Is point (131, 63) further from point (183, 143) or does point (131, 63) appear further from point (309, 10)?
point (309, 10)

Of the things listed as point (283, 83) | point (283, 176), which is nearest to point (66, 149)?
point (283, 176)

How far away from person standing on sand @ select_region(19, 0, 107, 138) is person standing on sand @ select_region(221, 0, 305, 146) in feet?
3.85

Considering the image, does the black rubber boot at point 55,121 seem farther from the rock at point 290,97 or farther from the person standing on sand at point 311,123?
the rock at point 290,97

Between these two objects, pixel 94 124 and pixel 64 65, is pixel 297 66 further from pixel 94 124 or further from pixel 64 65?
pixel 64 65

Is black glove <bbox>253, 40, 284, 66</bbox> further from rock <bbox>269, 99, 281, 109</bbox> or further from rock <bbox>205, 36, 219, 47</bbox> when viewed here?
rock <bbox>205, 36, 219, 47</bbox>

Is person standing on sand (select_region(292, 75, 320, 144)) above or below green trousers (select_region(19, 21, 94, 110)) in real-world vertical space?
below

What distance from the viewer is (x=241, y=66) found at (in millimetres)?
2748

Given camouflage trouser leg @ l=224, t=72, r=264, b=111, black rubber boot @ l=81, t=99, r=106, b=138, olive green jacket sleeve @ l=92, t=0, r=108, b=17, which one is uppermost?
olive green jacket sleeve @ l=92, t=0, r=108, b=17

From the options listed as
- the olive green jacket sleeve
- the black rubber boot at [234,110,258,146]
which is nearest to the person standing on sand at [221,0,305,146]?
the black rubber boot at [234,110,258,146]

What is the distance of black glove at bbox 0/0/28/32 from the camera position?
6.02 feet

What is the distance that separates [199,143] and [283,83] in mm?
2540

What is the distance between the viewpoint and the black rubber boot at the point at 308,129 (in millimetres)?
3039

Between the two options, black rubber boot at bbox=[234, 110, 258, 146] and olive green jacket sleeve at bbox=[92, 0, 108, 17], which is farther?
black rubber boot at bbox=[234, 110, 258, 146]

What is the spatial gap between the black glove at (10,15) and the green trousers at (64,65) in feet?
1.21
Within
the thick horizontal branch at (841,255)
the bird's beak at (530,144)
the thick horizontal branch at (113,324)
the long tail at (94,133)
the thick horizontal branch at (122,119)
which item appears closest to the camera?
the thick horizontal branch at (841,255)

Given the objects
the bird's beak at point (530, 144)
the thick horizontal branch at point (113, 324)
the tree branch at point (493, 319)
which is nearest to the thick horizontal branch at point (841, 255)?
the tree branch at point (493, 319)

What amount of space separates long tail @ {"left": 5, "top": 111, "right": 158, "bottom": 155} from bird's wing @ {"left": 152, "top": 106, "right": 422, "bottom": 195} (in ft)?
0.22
##########
◆ **Aim of the exercise**
Lines from the one containing "Given the objects" through the final line are to be given again verbatim, with nothing before or after.

◆ **Result for this exercise**
Given the objects
the bird's beak at point (530, 144)
the thick horizontal branch at point (113, 324)
the tree branch at point (493, 319)
which is nearest to the thick horizontal branch at point (841, 255)?
the tree branch at point (493, 319)

What amount of space separates long tail @ {"left": 5, "top": 111, "right": 158, "bottom": 155} from bird's wing @ {"left": 152, "top": 106, "right": 422, "bottom": 195} (in ft)?
0.22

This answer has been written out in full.